What I would do in your situation is to calculate quantiles, e.g., 90th or 95th percentile, instead of the standard deviation. If you have enough data, e.g., several hundred observations, I'd probably use a bootstrap. If you really believe your data to be well-approximated by a beta distribution, I'd use that instead.
I'll provide an example, based upon the GasolineYield dataset, but constructed slightly differently. I group the yields into three groups based upon low, medium, and high temperature, then use method-of-moments estimators to estimate the parameters of the three beta distributions. (Note that MOM estimators can fail, especially in small sample sizes, and that there is some evidence that for small sample sizes the MLE estimator is better than the MOM estimator.)
I use the data.table
package for conciseness, but it should be clear what I am doing:
library(data.table)
GasolineYield <- data.table(GasolineYield)

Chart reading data

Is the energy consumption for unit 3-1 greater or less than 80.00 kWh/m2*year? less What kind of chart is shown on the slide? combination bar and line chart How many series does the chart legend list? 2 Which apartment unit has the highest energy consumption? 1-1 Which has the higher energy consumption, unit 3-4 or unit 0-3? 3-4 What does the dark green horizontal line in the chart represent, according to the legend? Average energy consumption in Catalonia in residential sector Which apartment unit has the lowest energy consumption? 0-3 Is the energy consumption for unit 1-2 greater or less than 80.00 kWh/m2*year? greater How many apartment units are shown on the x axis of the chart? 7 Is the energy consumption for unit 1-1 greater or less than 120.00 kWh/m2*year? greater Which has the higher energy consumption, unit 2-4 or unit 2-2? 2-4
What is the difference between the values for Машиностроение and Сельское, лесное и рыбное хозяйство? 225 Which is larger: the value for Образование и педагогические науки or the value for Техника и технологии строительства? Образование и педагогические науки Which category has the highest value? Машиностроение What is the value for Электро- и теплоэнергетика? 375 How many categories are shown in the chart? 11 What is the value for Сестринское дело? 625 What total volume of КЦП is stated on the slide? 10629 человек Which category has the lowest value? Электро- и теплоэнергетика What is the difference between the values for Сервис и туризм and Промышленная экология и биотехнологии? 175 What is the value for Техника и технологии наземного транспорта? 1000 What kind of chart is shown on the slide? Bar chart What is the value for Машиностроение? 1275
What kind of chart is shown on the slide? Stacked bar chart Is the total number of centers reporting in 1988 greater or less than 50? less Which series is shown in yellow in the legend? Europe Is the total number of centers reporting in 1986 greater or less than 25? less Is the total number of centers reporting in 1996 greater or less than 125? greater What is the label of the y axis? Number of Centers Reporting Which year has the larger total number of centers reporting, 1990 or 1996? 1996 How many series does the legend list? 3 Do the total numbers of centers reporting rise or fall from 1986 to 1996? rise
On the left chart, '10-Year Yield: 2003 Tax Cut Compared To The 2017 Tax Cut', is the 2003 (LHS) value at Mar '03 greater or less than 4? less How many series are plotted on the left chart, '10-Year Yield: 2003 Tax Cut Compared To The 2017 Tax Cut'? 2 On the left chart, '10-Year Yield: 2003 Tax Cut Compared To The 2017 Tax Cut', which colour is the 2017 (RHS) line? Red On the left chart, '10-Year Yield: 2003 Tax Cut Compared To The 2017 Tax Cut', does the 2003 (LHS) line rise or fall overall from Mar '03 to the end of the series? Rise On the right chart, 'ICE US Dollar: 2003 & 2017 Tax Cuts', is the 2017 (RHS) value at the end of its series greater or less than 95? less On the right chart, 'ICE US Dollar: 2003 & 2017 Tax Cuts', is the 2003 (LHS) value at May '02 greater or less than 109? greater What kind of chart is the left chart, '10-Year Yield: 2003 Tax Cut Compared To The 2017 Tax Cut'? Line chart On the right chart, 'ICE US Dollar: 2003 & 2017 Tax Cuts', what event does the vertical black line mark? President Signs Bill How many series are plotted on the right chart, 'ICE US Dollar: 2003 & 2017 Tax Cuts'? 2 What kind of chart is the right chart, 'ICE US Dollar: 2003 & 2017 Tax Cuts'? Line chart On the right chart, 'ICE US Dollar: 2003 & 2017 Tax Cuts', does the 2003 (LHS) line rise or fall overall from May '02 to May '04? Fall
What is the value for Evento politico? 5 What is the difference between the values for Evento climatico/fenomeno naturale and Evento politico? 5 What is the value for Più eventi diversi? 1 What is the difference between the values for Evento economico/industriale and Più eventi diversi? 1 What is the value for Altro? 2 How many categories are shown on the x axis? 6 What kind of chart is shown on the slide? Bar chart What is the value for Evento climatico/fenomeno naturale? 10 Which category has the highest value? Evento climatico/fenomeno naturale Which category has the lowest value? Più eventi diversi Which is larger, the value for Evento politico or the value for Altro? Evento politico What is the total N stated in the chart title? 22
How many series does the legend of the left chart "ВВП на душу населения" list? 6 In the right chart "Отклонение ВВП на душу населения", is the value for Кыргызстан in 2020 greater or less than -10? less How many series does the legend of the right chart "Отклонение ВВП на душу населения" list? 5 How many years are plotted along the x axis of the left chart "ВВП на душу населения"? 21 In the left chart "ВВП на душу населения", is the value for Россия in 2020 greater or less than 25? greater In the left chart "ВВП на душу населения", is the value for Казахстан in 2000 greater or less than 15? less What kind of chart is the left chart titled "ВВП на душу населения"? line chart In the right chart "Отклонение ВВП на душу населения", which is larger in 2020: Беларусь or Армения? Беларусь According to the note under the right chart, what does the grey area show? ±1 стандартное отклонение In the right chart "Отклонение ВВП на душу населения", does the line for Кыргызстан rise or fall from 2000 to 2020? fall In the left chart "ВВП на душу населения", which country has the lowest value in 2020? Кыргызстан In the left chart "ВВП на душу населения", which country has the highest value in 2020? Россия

Requirement 1:
Rewrite the paragraph of the statistics text that begins "What I would do in your situation" in a more concise form, retaining its main points.
Requirement 2:
In the statistics text, switch "temperature" to "pressure" and give the passage between "I'll provide an" and "the MOM estimator.)", inclusive.
The entries bear no relation to the statistics text.

Expected output 1:
I would calculate quantiles, such as the 90th or 95th percentile, rather than the standard deviation. With enough data (e.g., several hundred observations), I would probably use a bootstrap. If the data are truly well approximated by a beta distribution, I would use that instead.

Expected output 2:
I'll provide an example, based upon the GasolineYield dataset, but constructed slightly differently. I group the yields into three groups based upon low, medium, and high pressure, then use method-of-moments estimators to estimate the parameters of the three beta distributions. (Note that MOM estimators can fail, especially in small sample sizes, and that there is some evidence that for small sample sizes the MLE estimator is better than the MOM estimator.)